== Do this ==
Identify the line with "As displayed in"; copy word for word that line and every one after it, to the end of the listing. Exclude pictures.

[START OF Information supplied]

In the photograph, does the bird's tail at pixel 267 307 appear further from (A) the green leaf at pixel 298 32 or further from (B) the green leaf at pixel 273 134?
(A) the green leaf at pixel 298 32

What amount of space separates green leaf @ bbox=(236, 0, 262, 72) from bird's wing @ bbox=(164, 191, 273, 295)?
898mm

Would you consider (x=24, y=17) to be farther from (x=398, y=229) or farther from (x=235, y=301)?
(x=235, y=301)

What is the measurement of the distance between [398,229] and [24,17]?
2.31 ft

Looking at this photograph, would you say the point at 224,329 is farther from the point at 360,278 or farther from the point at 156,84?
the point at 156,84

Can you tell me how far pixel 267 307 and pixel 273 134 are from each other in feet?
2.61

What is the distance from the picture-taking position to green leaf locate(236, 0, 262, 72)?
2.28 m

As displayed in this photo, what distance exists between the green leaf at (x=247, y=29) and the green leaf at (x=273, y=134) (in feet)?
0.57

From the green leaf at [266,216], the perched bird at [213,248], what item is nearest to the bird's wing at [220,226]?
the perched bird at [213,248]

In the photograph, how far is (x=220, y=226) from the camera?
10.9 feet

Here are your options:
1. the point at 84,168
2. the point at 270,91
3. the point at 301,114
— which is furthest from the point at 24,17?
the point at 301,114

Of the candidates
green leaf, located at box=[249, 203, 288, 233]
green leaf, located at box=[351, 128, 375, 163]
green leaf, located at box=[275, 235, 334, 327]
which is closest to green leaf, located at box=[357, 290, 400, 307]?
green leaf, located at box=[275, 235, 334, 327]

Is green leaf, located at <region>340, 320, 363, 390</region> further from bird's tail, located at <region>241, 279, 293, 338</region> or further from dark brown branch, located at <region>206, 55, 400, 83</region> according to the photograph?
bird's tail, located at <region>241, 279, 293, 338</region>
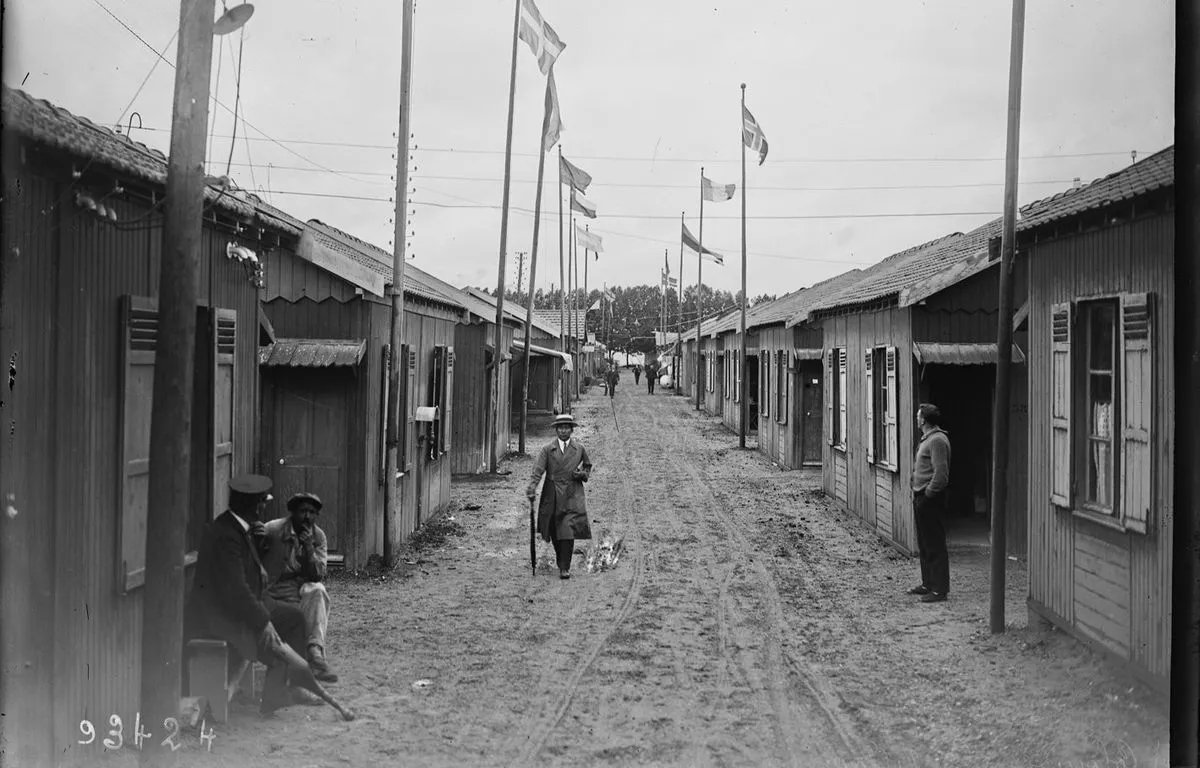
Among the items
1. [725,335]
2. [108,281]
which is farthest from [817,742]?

[END OF Information supplied]

== Exercise output ==
As displayed in this photo, what distance exists between the green leaf at (x=247, y=29) and the green leaf at (x=273, y=134) (in feet)?
0.57

From the green leaf at [266,216], the perched bird at [213,248], what item is nearest to the bird's wing at [220,226]?
the perched bird at [213,248]

In the photograph, how far is (x=220, y=226) from the camera?
10.9 feet

Here are your options:
1. the point at 84,168
2. the point at 270,91
3. the point at 301,114
— which is furthest from the point at 24,17?
the point at 301,114

Of the candidates
green leaf, located at box=[249, 203, 288, 233]
green leaf, located at box=[351, 128, 375, 163]
green leaf, located at box=[275, 235, 334, 327]
which is closest to green leaf, located at box=[357, 290, 400, 307]?
green leaf, located at box=[275, 235, 334, 327]

Is green leaf, located at <region>340, 320, 363, 390</region> further from bird's tail, located at <region>241, 279, 293, 338</region> or further from dark brown branch, located at <region>206, 55, 400, 83</region> according to the photograph?
bird's tail, located at <region>241, 279, 293, 338</region>
Among the items
1. [725,335]
2. [108,281]
which is farthest from [817,742]?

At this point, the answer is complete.